-- start Given text --

Postby tibor » Thu Sep 30, 2010 10:33 pm

Hi again,

another question about the best choice regarding the priors. In our case the only priors we can make use of are estimates from other studies on the same topic (demand for alternative-fueled vehicles), there will be no pilot study. The problem with this is that the designs of earlier studies vary a great deal, for instance with regard to the use of a reference vehicle, customization or scaling of attribute levels. The estimated parameter, for instance, for purchase price (measuring the effect on the probability to buy a certain type of car) varies between -0.000062 and -10,69 across studies. So I wonder what would be the best strategy for the choice of priors?
(a) All priors equal to zero: Clearly an inferior option since we know at least the expected signs of the parameters (and even something about the magnitudes).
(b) Priors equal to a small number (e.g. 0.001) with the correct sign: OK, but unable to make use of the information on magnitudes.

-- end Given text --
-- start Provided material --

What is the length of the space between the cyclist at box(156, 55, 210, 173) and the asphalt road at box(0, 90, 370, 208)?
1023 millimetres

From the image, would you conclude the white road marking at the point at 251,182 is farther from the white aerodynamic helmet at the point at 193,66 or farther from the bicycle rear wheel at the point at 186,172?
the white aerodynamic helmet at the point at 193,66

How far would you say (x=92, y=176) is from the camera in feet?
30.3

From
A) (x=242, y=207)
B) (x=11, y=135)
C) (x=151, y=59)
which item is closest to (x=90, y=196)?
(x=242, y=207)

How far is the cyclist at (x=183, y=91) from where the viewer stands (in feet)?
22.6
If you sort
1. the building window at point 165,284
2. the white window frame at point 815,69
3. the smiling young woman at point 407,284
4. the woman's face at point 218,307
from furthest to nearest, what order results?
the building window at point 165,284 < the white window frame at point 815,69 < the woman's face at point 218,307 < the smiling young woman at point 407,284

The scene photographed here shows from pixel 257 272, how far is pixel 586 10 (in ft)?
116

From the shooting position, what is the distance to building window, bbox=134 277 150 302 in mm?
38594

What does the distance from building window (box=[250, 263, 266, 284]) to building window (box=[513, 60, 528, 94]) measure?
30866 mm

-- end Provided material --

Stated task:
Answer these about the forum post on choosing priors:
1. Which topic do the other studies share?
2. In option (b), what small number is offered as an example prior?
3. Why does the post call option (a) inferior?

The output:
1. Demand for alternative-fueled vehicles.
2. 0.001.
3. Because the expected signs of the parameters are known, along with something about their magnitudes.